## EXCERPTED PASSAGE
Choosing a harness
The rules are pretty much the same across sanctioning bodies (ARA/CARS/NASA/SCCA), a five, six or seven point unmodified safety harness of proprietary manufacture, meeting the specifications below, shall be fitted for both crew members:
- FIA Standard 8853/98 or 8853/2016
- SFI 16.1 Specification
- SFI 16.5 Specification
FIA harnesses are usually valid for 5 years whereas SFI are only good for 2 years. Given the price difference, it is usually more cost effective to go with an FIA harness.
All harness systems must be capable of being released through one latch, most modern harness use a camlock. Most of them have pull down belts, you might want to consider pull down lap belts adjustments that make it much easier to tighten the belts once in the seat. Top of the lines harnesses will also have a anti-submarine belt adjustment that will be easier than can be done without having to go under the seat for adjusting which is very convenient if the seat is shared between several individuals (especially in endurance racing or rally with different codrivers).
Below are pictures of a 6 and 7 points harnesses (5 points are being phased out due to their inferior performance in preventing submarining).
The ARA rule 2.3.4. says 'The locations of the safety harness anchorage points must be as shown in the SFI Seatbelt Installation Guide (available from www.sfifoundation.com), section 6.2 (Installation) of FIA Appendix J, Article 253, or the harness manufacturer’s instructions. If the manufacturer’s instructions are used, they must be provided upon demand at scrutineering.'.
Make sure the seatbelt attachment points are going to give the right angles to the belts. Check your harness manufacturer manual for correct angles and mounting instructions, here are some examples from the Schroth installation manual:
Using eye bolts will clip on buckles will be much easier to install and get the correct angles than bolts on that will keep the belt in a fixed position.
From FIA Article 253 (2020 edition): 'The shoulder straps may also be fixed to the safety cage or to a reinforcement bar by means of a loop, and may also be fixed to the top anchorage points of the rear belts, or be fixed or leaning on a transverse reinforcement welded between the backstays of the cage (see Drawing 253-66) or on transverse tubular reinforcements according to Drawings 253-18, 253-18B, 253-26, 253-27, 253-28, 253-28B, or 253-30.

## REQUIRED TASKS
(A) Answer these questions from the harness guide:
(i) For how many years is an FIA harness usually valid?
(ii) What type of latch do most modern harnesses use?
(iii) Which edition of FIA Article 253 is quoted?
(B) State whether each statement agrees with the harness guide. Support each answer with the deciding words of the guide, quoted exactly.
(i) SFI harnesses are usually valid for five years.
(ii) Under ARA rule 2.3.4, manufacturer's instructions used for anchorage locations must be produced at scrutineering when requested.
(iii) Five-point harnesses are being phased out.
(C) Resume the harness guide from its final sentence, continuing the discussion of harness mounting.
The listing is unrelated to the harness guide.

## SUPPLIED INFORMATION

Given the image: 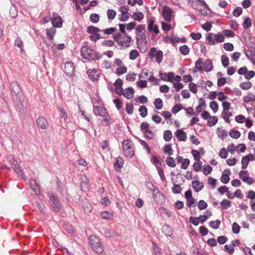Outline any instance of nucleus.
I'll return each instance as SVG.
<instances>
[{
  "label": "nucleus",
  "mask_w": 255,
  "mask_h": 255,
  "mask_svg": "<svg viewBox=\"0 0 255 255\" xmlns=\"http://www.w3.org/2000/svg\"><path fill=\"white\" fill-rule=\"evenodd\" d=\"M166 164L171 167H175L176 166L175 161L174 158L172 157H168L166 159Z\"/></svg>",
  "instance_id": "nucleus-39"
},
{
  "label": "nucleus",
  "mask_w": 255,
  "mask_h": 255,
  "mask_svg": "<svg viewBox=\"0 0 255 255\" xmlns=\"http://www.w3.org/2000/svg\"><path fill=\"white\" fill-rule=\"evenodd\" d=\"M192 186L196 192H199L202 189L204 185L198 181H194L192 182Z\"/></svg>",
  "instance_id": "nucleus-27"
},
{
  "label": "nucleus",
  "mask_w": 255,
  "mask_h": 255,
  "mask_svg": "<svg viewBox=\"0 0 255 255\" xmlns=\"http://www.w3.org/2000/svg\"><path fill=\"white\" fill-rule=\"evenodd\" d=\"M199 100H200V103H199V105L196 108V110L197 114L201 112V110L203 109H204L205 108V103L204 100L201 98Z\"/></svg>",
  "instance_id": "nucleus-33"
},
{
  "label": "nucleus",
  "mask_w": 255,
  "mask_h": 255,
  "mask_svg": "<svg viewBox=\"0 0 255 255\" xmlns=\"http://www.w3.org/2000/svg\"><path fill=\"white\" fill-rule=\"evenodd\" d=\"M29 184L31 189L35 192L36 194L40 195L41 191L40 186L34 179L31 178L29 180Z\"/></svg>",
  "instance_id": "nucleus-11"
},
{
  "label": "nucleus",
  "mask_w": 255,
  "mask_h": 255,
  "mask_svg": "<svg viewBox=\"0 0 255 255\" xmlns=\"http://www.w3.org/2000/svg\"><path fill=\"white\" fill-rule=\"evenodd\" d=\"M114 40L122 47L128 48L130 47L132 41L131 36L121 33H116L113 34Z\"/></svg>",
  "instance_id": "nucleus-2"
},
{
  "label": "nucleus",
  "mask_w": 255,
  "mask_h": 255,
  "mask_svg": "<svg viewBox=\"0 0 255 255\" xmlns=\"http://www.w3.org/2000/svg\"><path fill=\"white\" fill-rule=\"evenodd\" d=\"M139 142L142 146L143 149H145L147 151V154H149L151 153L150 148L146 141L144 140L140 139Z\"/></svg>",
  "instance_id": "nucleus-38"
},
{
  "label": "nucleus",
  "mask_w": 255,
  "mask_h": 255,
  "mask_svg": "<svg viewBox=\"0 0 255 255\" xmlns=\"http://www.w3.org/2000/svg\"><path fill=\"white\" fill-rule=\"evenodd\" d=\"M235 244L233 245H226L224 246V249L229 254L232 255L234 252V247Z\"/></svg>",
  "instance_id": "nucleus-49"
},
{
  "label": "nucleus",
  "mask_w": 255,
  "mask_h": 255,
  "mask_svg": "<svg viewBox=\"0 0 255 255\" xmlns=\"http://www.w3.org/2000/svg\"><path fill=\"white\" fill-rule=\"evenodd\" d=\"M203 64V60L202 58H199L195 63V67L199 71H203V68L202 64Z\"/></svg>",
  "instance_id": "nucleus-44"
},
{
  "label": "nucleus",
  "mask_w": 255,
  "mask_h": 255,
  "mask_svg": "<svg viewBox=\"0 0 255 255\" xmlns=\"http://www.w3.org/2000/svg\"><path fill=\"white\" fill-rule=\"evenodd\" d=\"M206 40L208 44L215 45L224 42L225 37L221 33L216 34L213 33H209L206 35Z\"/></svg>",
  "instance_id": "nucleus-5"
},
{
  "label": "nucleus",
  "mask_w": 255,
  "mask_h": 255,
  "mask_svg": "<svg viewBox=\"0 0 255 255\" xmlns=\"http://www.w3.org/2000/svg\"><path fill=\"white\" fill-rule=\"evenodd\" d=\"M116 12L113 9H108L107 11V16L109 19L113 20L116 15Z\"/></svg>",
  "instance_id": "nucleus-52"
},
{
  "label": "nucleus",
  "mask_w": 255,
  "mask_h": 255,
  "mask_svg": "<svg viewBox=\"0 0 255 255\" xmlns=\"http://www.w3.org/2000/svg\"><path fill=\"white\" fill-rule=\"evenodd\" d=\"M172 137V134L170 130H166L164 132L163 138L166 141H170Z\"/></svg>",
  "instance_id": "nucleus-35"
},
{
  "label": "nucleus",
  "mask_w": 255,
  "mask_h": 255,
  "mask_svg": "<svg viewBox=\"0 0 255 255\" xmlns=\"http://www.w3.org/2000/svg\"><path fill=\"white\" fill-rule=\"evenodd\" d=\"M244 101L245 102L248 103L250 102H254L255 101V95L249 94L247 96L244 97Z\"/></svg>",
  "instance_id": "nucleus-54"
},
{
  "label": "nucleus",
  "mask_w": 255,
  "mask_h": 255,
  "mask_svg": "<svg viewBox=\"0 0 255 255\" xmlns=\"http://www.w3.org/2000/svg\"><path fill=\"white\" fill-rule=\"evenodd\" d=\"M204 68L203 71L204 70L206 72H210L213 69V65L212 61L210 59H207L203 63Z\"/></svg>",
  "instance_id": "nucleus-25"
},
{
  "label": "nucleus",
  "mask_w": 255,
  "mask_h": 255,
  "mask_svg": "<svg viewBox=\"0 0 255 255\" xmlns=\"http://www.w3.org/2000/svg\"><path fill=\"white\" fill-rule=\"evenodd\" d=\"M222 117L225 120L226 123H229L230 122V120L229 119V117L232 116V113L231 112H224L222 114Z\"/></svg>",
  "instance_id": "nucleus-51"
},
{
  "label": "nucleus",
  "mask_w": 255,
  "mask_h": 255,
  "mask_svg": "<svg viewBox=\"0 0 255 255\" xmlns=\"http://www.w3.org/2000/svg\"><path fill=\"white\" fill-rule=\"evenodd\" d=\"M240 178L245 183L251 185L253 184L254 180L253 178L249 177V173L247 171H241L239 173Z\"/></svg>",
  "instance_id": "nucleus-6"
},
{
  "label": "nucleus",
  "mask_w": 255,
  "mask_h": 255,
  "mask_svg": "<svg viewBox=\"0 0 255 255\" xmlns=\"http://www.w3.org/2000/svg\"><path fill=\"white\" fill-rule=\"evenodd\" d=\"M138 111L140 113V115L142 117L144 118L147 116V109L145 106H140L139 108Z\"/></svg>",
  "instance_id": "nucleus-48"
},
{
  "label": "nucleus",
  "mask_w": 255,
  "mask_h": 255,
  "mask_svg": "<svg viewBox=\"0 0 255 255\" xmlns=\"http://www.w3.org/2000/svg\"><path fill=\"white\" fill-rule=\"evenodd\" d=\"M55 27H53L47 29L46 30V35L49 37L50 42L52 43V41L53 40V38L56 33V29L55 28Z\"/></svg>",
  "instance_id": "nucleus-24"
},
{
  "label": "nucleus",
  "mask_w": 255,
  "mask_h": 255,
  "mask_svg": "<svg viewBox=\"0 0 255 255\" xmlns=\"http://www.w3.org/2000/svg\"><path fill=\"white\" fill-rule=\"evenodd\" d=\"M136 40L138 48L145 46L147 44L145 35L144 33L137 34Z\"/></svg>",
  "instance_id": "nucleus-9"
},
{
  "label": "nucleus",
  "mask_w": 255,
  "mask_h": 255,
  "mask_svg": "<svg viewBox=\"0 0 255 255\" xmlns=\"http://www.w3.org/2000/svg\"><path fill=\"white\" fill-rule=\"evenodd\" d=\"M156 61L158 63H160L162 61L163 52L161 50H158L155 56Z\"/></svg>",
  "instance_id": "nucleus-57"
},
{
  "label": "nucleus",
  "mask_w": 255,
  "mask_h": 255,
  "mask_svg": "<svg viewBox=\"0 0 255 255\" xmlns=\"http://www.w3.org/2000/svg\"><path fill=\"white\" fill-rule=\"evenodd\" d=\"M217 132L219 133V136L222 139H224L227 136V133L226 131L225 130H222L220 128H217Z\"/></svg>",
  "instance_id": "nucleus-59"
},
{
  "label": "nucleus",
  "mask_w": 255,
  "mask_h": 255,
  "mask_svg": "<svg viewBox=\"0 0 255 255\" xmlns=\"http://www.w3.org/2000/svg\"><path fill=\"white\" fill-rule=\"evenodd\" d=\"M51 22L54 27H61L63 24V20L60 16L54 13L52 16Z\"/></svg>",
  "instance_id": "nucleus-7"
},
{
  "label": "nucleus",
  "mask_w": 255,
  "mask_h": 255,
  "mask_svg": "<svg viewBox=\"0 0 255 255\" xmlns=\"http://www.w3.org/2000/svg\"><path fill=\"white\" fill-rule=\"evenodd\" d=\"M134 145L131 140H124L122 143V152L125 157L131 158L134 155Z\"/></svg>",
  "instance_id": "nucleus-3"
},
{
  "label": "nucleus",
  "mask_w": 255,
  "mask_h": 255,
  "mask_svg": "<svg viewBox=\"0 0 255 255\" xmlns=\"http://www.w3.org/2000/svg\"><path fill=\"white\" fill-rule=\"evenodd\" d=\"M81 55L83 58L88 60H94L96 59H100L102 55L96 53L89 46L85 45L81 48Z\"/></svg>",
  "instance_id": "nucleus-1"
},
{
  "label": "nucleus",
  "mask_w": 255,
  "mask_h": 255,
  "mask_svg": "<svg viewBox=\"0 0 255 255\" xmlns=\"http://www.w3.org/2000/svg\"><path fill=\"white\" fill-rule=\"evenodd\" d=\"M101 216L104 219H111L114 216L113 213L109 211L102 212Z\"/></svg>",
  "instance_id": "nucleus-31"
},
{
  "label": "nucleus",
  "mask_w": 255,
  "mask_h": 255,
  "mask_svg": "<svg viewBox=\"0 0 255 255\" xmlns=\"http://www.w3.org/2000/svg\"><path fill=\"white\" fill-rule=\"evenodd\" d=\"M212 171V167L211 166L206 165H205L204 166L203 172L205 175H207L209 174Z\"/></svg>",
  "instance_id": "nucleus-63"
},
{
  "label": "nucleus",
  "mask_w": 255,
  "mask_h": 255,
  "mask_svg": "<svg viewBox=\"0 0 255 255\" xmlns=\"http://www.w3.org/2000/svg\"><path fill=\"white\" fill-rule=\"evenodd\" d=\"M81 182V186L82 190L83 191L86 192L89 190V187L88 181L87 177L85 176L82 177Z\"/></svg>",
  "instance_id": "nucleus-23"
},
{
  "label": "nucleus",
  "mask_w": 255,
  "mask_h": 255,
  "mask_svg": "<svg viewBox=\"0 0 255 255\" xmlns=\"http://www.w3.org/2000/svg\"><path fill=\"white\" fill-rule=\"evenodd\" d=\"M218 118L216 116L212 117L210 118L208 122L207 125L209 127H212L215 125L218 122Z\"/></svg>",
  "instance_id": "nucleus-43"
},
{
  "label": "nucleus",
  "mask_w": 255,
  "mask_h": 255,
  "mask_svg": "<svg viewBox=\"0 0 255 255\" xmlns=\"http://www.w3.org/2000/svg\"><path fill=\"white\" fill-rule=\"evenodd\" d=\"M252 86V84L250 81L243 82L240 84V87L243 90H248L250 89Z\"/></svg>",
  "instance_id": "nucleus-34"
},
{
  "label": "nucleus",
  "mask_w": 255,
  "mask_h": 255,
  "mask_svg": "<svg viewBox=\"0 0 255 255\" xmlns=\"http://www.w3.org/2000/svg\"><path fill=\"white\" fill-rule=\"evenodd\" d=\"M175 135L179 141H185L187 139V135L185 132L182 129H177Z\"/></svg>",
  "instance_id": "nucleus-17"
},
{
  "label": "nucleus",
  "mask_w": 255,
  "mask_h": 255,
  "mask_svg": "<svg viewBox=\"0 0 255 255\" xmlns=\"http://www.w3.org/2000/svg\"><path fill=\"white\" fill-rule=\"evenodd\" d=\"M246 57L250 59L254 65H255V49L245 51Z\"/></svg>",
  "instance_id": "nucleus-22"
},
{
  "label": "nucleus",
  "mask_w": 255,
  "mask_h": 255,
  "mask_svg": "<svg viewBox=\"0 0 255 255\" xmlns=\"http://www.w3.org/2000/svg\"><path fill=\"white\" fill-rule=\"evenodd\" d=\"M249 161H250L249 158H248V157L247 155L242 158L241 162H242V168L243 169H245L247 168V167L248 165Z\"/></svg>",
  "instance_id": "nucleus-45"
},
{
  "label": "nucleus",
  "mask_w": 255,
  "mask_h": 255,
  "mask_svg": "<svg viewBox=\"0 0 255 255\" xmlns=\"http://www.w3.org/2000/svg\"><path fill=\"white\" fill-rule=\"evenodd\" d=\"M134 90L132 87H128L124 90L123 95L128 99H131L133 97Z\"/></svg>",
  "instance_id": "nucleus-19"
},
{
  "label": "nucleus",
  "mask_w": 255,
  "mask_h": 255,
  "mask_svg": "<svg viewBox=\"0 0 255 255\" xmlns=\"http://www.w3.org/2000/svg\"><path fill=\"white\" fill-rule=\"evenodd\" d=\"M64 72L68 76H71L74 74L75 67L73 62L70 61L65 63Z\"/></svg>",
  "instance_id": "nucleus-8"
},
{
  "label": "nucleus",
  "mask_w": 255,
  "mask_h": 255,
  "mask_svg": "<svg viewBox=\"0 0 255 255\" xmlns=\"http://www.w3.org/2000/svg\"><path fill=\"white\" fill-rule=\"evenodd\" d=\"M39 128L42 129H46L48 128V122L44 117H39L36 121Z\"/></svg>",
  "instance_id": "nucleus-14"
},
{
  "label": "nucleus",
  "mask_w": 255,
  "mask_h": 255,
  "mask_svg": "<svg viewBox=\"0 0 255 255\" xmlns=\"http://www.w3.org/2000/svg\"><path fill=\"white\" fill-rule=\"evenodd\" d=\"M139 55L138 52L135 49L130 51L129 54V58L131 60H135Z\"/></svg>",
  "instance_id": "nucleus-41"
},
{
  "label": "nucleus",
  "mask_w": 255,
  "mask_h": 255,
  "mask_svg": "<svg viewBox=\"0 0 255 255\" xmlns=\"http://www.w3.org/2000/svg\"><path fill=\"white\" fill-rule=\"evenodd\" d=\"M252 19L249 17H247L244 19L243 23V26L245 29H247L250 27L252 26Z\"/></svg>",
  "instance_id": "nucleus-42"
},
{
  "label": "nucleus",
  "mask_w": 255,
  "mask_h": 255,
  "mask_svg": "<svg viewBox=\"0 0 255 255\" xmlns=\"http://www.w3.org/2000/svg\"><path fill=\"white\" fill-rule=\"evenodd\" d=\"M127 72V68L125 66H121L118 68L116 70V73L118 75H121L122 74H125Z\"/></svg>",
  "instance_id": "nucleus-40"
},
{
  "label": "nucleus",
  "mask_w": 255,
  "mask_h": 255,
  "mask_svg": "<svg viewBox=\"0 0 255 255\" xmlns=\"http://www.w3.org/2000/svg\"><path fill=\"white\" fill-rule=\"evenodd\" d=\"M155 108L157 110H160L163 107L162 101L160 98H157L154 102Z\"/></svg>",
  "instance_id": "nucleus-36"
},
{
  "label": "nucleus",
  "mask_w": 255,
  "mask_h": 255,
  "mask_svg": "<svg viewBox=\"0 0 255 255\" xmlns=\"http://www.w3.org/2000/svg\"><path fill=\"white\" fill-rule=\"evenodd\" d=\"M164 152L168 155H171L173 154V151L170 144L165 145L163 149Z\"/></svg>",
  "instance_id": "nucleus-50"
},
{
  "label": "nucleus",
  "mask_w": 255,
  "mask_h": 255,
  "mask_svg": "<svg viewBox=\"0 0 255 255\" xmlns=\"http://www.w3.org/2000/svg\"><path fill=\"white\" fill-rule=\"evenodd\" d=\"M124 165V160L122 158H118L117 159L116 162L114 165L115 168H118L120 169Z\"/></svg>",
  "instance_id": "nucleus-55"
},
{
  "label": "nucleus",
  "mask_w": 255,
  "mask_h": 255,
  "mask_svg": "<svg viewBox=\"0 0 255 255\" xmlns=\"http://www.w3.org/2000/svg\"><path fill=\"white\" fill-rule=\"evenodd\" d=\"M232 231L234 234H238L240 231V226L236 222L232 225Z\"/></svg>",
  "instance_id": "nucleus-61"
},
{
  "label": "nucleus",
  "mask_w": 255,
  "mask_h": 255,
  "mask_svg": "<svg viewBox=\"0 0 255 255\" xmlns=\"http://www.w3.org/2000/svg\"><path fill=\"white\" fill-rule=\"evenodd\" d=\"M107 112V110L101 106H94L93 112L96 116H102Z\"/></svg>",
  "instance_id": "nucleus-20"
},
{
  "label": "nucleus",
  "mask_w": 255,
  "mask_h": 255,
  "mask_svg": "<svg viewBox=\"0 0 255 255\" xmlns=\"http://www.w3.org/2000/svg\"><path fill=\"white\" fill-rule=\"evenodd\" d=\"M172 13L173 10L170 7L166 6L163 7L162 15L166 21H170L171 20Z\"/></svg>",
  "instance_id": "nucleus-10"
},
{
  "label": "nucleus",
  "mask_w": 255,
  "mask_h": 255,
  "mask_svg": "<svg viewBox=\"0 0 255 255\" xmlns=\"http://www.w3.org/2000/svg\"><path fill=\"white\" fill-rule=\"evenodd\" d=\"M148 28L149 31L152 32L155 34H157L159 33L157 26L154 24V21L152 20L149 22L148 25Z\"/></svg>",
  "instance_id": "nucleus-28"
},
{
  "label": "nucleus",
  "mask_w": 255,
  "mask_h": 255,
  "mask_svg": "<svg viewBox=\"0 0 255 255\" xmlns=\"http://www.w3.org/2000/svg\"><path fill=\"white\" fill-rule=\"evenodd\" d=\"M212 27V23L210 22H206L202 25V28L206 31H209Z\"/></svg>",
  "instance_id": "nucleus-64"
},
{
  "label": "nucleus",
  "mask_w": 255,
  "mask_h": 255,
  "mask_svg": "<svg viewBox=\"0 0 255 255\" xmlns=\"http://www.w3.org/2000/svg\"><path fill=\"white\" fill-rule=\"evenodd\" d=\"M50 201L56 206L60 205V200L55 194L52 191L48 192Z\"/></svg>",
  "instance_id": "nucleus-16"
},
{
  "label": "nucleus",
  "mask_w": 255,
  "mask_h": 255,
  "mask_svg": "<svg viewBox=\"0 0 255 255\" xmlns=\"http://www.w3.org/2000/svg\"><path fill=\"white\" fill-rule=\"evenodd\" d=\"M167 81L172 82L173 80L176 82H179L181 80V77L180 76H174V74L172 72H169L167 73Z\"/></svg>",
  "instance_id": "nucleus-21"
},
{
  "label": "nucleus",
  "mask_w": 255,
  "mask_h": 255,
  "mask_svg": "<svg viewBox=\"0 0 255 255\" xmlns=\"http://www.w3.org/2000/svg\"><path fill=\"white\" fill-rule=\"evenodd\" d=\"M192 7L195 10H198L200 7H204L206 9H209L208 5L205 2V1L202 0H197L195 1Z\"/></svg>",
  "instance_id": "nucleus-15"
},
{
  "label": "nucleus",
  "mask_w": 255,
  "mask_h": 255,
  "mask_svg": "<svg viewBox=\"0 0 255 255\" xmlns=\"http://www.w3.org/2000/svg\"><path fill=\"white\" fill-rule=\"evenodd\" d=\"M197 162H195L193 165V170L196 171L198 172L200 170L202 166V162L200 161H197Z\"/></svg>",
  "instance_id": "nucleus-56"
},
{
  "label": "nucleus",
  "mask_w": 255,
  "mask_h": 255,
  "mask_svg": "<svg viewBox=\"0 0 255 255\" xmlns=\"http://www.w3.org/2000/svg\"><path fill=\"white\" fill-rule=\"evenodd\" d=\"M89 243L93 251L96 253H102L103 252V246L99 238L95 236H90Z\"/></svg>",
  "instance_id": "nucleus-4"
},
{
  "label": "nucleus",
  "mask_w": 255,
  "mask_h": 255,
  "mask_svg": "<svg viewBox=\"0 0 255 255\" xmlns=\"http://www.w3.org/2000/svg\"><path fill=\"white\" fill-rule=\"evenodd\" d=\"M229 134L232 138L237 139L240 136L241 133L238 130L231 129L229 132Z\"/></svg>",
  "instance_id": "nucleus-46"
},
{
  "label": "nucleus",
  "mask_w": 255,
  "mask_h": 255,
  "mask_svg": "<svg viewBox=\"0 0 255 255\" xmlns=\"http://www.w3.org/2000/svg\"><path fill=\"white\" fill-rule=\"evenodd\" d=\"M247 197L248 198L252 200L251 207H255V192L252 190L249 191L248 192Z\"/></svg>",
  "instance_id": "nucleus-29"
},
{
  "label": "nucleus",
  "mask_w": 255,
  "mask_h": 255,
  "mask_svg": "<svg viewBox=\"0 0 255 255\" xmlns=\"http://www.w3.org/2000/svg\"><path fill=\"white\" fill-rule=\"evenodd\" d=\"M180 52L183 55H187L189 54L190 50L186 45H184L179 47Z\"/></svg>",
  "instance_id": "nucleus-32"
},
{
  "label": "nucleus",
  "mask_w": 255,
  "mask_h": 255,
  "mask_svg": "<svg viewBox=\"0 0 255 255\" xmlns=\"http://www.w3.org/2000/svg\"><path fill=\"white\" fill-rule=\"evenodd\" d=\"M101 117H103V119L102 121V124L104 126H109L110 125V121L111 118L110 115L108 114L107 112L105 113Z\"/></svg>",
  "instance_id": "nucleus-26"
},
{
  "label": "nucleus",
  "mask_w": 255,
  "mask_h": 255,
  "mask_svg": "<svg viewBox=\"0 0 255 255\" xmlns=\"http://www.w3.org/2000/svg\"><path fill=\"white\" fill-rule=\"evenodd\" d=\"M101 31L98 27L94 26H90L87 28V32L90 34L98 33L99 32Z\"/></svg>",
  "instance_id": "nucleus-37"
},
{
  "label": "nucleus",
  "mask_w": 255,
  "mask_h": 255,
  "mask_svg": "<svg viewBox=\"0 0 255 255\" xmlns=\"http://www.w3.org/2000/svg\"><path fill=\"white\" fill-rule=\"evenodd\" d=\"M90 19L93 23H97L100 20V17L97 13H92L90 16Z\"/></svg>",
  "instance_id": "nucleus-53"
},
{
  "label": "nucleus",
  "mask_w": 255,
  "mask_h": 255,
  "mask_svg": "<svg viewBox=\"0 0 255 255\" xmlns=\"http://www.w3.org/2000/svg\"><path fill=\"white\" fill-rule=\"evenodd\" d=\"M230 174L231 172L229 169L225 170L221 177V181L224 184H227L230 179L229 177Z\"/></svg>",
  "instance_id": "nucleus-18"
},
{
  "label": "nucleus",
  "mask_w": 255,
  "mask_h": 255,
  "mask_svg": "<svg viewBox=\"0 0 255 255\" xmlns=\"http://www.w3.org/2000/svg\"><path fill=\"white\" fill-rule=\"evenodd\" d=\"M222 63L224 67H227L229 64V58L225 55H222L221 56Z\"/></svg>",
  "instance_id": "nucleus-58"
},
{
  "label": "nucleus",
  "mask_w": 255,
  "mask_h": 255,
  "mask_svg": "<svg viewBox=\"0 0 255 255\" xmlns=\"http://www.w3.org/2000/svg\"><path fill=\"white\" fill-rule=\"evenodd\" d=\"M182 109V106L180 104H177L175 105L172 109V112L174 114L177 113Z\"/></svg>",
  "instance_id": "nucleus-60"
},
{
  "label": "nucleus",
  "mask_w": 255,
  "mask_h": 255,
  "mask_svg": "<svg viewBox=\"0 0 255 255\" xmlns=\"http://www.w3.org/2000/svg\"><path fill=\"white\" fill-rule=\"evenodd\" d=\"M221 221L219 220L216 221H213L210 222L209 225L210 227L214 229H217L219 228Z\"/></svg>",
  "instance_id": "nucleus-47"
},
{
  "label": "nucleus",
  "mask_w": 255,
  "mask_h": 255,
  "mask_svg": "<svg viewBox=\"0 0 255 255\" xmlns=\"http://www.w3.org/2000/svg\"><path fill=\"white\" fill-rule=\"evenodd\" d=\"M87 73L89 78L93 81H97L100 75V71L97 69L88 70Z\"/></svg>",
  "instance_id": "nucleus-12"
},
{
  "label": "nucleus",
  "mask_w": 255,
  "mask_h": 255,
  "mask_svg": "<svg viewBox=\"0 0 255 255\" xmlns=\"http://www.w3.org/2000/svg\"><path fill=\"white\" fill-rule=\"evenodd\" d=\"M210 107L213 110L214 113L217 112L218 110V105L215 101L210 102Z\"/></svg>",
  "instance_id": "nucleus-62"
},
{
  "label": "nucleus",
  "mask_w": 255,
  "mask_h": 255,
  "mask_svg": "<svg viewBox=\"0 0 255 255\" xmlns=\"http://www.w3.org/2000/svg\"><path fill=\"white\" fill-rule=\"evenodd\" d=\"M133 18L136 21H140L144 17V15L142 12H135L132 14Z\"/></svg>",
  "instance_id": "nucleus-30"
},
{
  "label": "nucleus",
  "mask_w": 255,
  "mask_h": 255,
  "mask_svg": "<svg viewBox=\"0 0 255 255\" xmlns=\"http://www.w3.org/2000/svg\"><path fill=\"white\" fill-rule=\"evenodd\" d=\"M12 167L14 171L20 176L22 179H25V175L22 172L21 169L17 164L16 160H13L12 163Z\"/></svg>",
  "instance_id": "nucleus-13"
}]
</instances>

## FINAL RESULTS
(A)
(i) 5 years
(ii) A camlock
(iii) The 2020 edition

(B)
(i) No: "SFI are only good for 2 years"
(ii) Yes: "If the manufacturer’s instructions are used, they must be provided upon demand at scrutineering."
(iii) Yes: "5 points are being phased out due to their inferior performance in preventing submarining"

(C)
In this case, the use of a transverse reinforcement is subject to the following conditions :
The transverse reinforcement must be a tube measuring at least 38 mm x 2.5 mm or 40 mm x 2 mm, made from cold drawn seamless carbon steel, with a minimum tensile strength of 350 N/mm2
The height of this reinforcement must be such that the shoulder straps, towards the rear, are directed downward with an angle of between 10° and 45° to the horizontal from the rim of the backrest, an angle of 10° being recommended'
It is typical to have a 10 degree angle, make sure you have your seats test fitted in the car before your cage builder welds the harness bars in as they will have to match with the height of the holes in the seat for the proper angle once the driver is seated.
Make sure your belts are wrapped properly, you are supposed to go 3 times through the buckle. Check the tutorial below:
The rules state that 'It is prohibited for the seat belts to be anchored to the seats or their supports.' The easiest solution is usually to re-use the factory mounting points in the chassis for the lap belts. However, on some cars, the 3 point belt anchor might have been attached to the factory seat. In this case, it is necessary to create a new anchoring point. The rules specify 'For each new anchorage point created, a steel reinforcement plate with a surface area of at least 40 cm2 and a thickness of at least 3 mm must be used'.
The configuration below uses the stock anchoring point of the car, note that the mounting point near the transmission tunnel also sandwiches the seat mount. This is a legal installation.
This is where we see the most mistakes with incorrect mounting points or angles. These belts are also commonly called sub belts or crotch belts. Once again, the rules state 'It is prohibited for the seat belts to be anchored to the seats or their supports.' so you need different anchoring points than the seat mount or bars the seat is attached to. You cannot use any of the components in the red area in the picture below to secure your lap belts or anti-submarine belts (not that any of those components would offer a correct mounting angle anyway):
If you have a 7 point harness, the 7th point must be installed like a 5 point belt anti-submarine belt, 20 to 25 degree FORWARD of the seat hole (not behind like the 6 points).
A common option is to use an eye bolt with a washer and a backing plate under the floor. You can find eye bolts at http://www.jegs.com/i/G-FORCE/471/109L/10002/-1 and backing plates at http://www.jegs.com/i/JEGS-Performance-Products/555/70017/10002/-1) for submarine belt mounting.
Note that the bottom nut might still be exposed to impacts and might require additional underbody protection.
Subaru GD chassis have a reinforcement just under the seat that will protect the bolts but might require the backing plates to be bent to conform the to the shape of the reinforcement depending on the location of your eye bolts.
A better option is to have a dedicated bar (as shown in red below) that it welded to the chassis like the seat mounting bars in the picture below. This way you don't rely on the floor pan for securing any belt. You just loop the anti-submarine belts around the bar like you would do for the shoulder belts.
Here we list few issues that have been seen in forums or at tech.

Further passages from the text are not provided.